Si bien que, pour l'Ordre, « la médecine générale est en crise, en particulier son secteur libéral ». D'autant que l'institution précise que les calculs de densité ne prennent pas en compte le temps médical disponible.
Le ton de l'étude devient plus revendicatif lorsqu'elle aborde la désaffection de la filière de médecine générale. Selon l'Ordre, cette désaffection s'explique par « une franche régression du bénéfice de l'exercice libéral de la médecine générale : ce bénéfice a diminué en moyenne de 3 900 euros entre 2003 et 2004 ». Il s'explique aussi par les contraintes horaires de l'exercice, les contraintes de la PDS, la multiplication des tâches administratives non rémunérées ou encore « les entretiens confraternels » avec les médecins-conseils.
Côté remèdes, l'Ordre plaide pour « une amélioration des conditions matérielles d'exercice »: nouvelle organisation de la PDS, délégation de tâches, nouveaux modes d'exercice, dont le collaborateur libéral, exercice en sites distincts ou en groupe. L'Ordre insiste sur la nécessité de « la prise en compte, dans la valeur de l'acte, de la réalité des coûts et charges de fonctionnement des cabinets ». Faute de quoi, on continuera à assister à « la fuite des étudiants et des médecins en exercice vers d'autres exercices, salariés et hors médecine de soins ».
Spécialités : inégalités parfois marquées.
Même tonalité ou presque pour les autres spécialités étudiées. Pour les anesthésistes, le Cnom note le vieillissement de la population, conséquence de la « forte croissance de leur nombre jusqu'à la fin des années 1980 ». Si l'âge moyen était de 42,8 ans en 1989, il atteint 48,6 ans en 2005. Quant à la féminisation, elle régresse, passant de 39 % en 1989 à 35,7 % en 2005. La répartition géographique reste contrastée entre le Nord et le Sud, mais l'Ordre observe une progression du nombre des nouveaux installés dans les régions les moins pourvues.

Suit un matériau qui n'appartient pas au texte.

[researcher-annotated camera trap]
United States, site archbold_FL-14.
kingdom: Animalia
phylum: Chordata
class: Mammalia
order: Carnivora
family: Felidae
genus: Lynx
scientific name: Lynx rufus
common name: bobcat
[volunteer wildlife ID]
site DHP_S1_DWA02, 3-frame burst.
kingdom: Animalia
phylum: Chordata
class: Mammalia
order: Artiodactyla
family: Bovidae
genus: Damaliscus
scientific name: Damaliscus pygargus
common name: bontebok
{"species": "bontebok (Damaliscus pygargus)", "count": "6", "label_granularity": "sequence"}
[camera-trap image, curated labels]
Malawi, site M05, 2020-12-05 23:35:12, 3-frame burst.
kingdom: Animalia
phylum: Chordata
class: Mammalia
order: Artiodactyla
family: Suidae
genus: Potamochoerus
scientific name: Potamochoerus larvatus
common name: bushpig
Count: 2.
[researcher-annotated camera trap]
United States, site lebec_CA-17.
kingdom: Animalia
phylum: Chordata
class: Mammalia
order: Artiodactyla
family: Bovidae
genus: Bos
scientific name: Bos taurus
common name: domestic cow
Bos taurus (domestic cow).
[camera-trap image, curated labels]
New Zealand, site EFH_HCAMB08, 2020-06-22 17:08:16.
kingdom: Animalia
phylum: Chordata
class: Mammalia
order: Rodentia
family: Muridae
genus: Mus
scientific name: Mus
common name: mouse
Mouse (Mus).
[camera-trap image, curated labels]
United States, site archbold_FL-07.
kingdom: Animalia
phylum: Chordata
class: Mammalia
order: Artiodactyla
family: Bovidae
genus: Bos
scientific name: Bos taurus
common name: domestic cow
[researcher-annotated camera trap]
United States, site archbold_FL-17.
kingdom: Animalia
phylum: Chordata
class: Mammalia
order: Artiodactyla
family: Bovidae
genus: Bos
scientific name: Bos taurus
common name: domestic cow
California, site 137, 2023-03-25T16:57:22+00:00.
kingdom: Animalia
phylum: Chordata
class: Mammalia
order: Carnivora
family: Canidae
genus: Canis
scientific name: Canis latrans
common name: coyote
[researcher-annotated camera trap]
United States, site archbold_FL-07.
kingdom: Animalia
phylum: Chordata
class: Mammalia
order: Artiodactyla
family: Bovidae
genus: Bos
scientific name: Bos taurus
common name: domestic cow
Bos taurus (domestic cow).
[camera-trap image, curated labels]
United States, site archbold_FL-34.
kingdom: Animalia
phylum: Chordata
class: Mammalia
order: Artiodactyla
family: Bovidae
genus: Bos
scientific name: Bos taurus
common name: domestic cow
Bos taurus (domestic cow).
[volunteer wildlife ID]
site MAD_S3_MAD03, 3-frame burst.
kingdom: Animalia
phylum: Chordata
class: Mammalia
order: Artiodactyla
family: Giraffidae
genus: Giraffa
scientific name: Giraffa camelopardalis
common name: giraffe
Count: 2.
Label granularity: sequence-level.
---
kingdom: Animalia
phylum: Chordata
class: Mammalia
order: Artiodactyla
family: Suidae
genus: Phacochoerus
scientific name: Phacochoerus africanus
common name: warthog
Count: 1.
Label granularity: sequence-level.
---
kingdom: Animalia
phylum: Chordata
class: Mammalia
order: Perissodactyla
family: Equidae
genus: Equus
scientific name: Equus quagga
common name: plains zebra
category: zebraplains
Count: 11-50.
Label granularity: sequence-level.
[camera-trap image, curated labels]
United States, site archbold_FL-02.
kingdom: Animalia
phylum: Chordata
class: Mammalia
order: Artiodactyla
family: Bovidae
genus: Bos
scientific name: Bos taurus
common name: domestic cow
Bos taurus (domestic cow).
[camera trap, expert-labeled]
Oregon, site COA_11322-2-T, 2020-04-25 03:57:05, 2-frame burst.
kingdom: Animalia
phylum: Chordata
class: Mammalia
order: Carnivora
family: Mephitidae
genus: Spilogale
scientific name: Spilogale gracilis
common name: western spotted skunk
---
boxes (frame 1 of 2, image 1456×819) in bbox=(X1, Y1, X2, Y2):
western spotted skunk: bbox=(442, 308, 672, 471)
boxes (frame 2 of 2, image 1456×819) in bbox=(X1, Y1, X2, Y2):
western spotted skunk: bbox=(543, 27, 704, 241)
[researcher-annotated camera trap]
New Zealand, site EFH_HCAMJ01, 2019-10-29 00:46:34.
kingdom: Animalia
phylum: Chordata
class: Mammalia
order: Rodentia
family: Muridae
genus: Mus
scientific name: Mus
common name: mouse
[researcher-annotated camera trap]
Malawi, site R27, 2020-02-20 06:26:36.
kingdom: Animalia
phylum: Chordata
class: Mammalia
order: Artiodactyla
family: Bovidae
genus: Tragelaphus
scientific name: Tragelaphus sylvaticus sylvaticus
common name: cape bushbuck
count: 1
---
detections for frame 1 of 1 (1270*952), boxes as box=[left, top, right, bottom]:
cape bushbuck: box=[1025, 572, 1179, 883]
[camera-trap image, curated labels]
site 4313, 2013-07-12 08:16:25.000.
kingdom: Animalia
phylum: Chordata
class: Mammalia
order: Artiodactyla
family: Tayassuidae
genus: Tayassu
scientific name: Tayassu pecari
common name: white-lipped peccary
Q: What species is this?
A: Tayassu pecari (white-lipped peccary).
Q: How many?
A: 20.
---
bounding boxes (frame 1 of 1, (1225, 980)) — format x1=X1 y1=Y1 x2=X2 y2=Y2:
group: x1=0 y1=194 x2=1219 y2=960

Chez les ophtalmos, l'évolution des effectifs se traduit cette année par un solde en équilibre (en attendant les bataillons de départ à la retraite dans les dix prochaines années). Mais la tendance est aussi au vieillissement. L'âge moyen est aujourd'hui de 49 ans.
La répartition géographique est qualifiée de « particulièrement inégalitaire ». Ces médecins se concentrent dans le sud de la France, et notamment sur la côte d'Azur.
Pour les ORL, le solde entre les entrées et les sorties est déjà négatif. Le vieillissement de la population est notable et, dès 2010, le déficit devrait se creuser pour une durée d'au moins quinze ans. Même héliotropisme que dans les autres spécialités analysées.
Le nombre de stomatologistes ne cesse de diminuer depuis quinze ans : en 2004, trois stomatos se sont inscrits au tableau, alors que 37 en sortaient. L'âge moyen est élevé (50,5 ans). La répartition est très inégale, à telle enseigne que sept départements n'en abritent aucun.
Chez les neurochirurgiens, la densité a plus que doublé depuis 1984, ce qui n'empêche pas la population de vieillir. Leur répartition semble homogène à grande échelle, mais elle est inégale à un niveau d'observation plus affiné.
Chez les psychiatres, enfin, si les effectifs sont en légère hausse (+ 1,2 % par rapport à 2003), le vieillissement est comme ailleurs la constante observée. La féminisation dans cette discipline est supérieure à la moyenne de l'ensemble des médecins (43,34 %, contre 38,8 %). Leur répartition est très inégale : 31,1 pour cent mille habitants en Ile-de-France, contre 9,3 en Champagne-Ardenne ou 19,8 en Aquitaine.
Le Cnom étudiera d'autres spécialités en crise dans des rapports ultérieurs.